WORK REQUEST 1>
According to the text on configuring batch processing, to which databases does Watson OpenScale support JDBC connections?
WORK REQUEST 2>
Duplicate the text on configuring batch processing from "- From the Batch" up to and including "and click Configure.".
WORK REQUEST 3>
Carry on the text on configuring batch processing with the part that follows its final sentence.

-- SELECTED TEXT follows --

Configuring batch processing
After you prepare your deployment environment, you can configure batch processing in the Watson OpenScale service. You must configure a custom machine learning engine that connects to an Apache Spark analytics engine and connects to a database with Apache Hive or a Db2 database with JDBC.
Prerequisites
Ensure that the steps are completed for either Preparing the batch processing environment in IBM Analytics Engine powered by Apache Spark or Preparing the batch processing environment on the Hadoop Ecosystem. For the Hadoop Ecosystem implementation, ensure that the Watson OpenScale Spark Manager Application is running.
Step 1: Run a notebook to generate required artifacts for monitoring
You must run a notebook that generates a configuration package that you can use to configure evaluations in Watson OpenScale. You can run a advanced notebook that generates a configuration package with detailed input for Hive or JDBC. You can also run a standard notebook that generates a configuration package with less manual input for Hive or JDBC.
The configuration package contains the following artifacts:
- Common configuration JSON file
- Fairness statistics JSON file
- Drift archive
- Explain archive
Step 2: Create the machine learning provider for a custom environment
- Click the configure icon
to go to the system setup and create a new dedicated batch provider.
- Because batch processing supports only a custom environment, you must create a new machine learning provider and select the Custom Environment type. Provide credentials and for the environment type, select Production.
Step 3: Use the cluster details to create and save the database connection and Spark engine
Because Watson OpenScale batch requires both a database and a Spark engine, you must configure connections to these resources. After you create a new custom machine learning provider, you must set up batch support.
- From the Batch support tab, click Add batch support.
- Enter your Hive or JDBC connection information.
Watson OpenScale supports only JDBC connections to Db2 databases. - After you configure the connection, you must create a connection to a Spark engine. This step requires a Spark endpoint and connection credentials.
Step 4: Create the batch subscription
-
Return to the Watson OpenScale Insights Dashboard to add a new deployment. Click Add to dashboard.
-
Select the machine learning provider that you created.
-
Select the Self-managed deployment type.
-
Enter a deployment name and click Configure.

-- SELECTED TEXT concluded --
-- DATA PROVIDED follows --

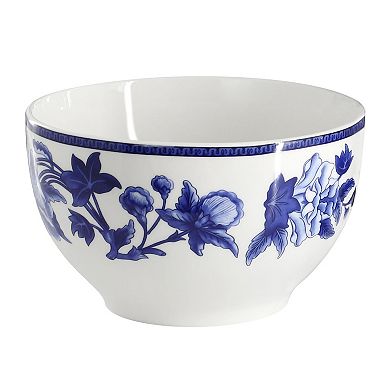 Cattleya Orchid 16 Piece Round Porcelain Dinnerware Set in Blue and White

-- DATA PROVIDED concluded --

FINAL ANSWER 1>
Only Db2 databases.

FINAL ANSWER 2>
- From the Batch support tab, click Add batch support.
- Enter your Hive or JDBC connection information.
Watson OpenScale supports only JDBC connections to Db2 databases. - After you configure the connection, you must create a connection to a Spark engine. This step requires a Spark endpoint and connection credentials.
Step 4: Create the batch subscription
-
Return to the Watson OpenScale Insights Dashboard to add a new deployment. Click Add to dashboard.
-
Select the machine learning provider that you created.
-
Select the Self-managed deployment type.
-
Enter a deployment name and click Configure.

FINAL ANSWER 3>
-
If you want to use a synchronous endpoint to score your deployment, specify a model endpoint.
The endpoint enables perturbation-based fairness evaluations, indirect bias evaluations, and perturbation-based explainability methods that are also available for online model deployments. -
Click Configure monitors.
-
Click the Edit icon on the Model input pane.
You must use the Numeric/categorical data type as the default option. -
Select an algorithm type and click Save and continue.
-
Click the Edit icon on the Configuration package tile to upload the
configuration_archive.tar.gz
file that you generated from your notebook.
If the configuration package contains evaluation artifacts, you don't need to manually upload the artifacts to enable the evaluations. For example, if your configuration package contains the drift archive, the drift archive is automatically uploaded to configure the drift evaluation. -
Click the Edit icon on the Analytics engine pane and select a Spark engine.
Specify your settings and click Save and continue. -
In the Payload data section, select Create new table, Use existing table, or Do not use.
If you select Do not use, click Next. You can't configure fairness, drift, or explainability evaluations if you don't use a payload table.
If you want to use a payload table, specify the payload data details and click Next. -
In the Feedback data section, select Create new table, Use existing table, or Do not use.
If you select Do not use, click Next. You can't configure quality evaluations if you don't use a feedback table.
If you want to use a feedback table, specify the feedback data details and click Next.
Step 5: Enable the fairness evaluation
- In the Evaluations section, click Fairness.
- If you did not upload a configuration package that contained the
fairness_statistics.json
file, run the common configuration notebook to generate the file and upload it.
The file is uploaded automatically if you provide a configuration package that contains thefairness_statistics.json
file when you specify your model details. - Specify the Favorable outcomes.
- Optional: Click the Edit icon on the Sample size pane.
If you specify a model endpoint when you create your batch subscription, you can select Evaluate using balanced set to specify a sample size percentage.
You can also specify a minimum sample size. - Specify the Features to evaluate.
Step 6: Enable the quality evaluation
- In the Evaluations section, click Quality.
- Click the Edit icon on the Quality thresholds pane and specify thresholds for your quality metrics.
- Optional: Click the Edit icon on the Sample size pane and specify the Minimum sample size.
If you don't specify a sample size, all of the model records are evaluated.
Step 7: Enable the drift evaluation
- In the Evaluations section, click Drift.
- In the Drift model section, click the Edit icon.
- The Training option defaults to Train in a data science notebook. Click Next.
- If you did not upload a configuration package that contained the drift archive, run the common configuration notebook to generate the
drift_archive.tar.gz
file and upload it.
The file is uploaded automatically if you provide a configuration package that contains the drift archive when you specify your model details. - In the Drifted data section, select Create new table or Use existing table.
Specify the Data warehouse connection information and click Next. - Enter the Drift threshold and click Next.
- Enter the Sample size and click Save.
- Click Go to model summary.
- From the Actions menu, click Evaluate now.
- From the Evaluate now panel, click Evaluate now.
Step 8: Enable explainability
- In the Explainability section, click General settings.
- In the Explanation data section, click the Edit icon.
- In the Explanation data section, select the Data warehouse connection name and specify details for the explanation results and explanation queue table.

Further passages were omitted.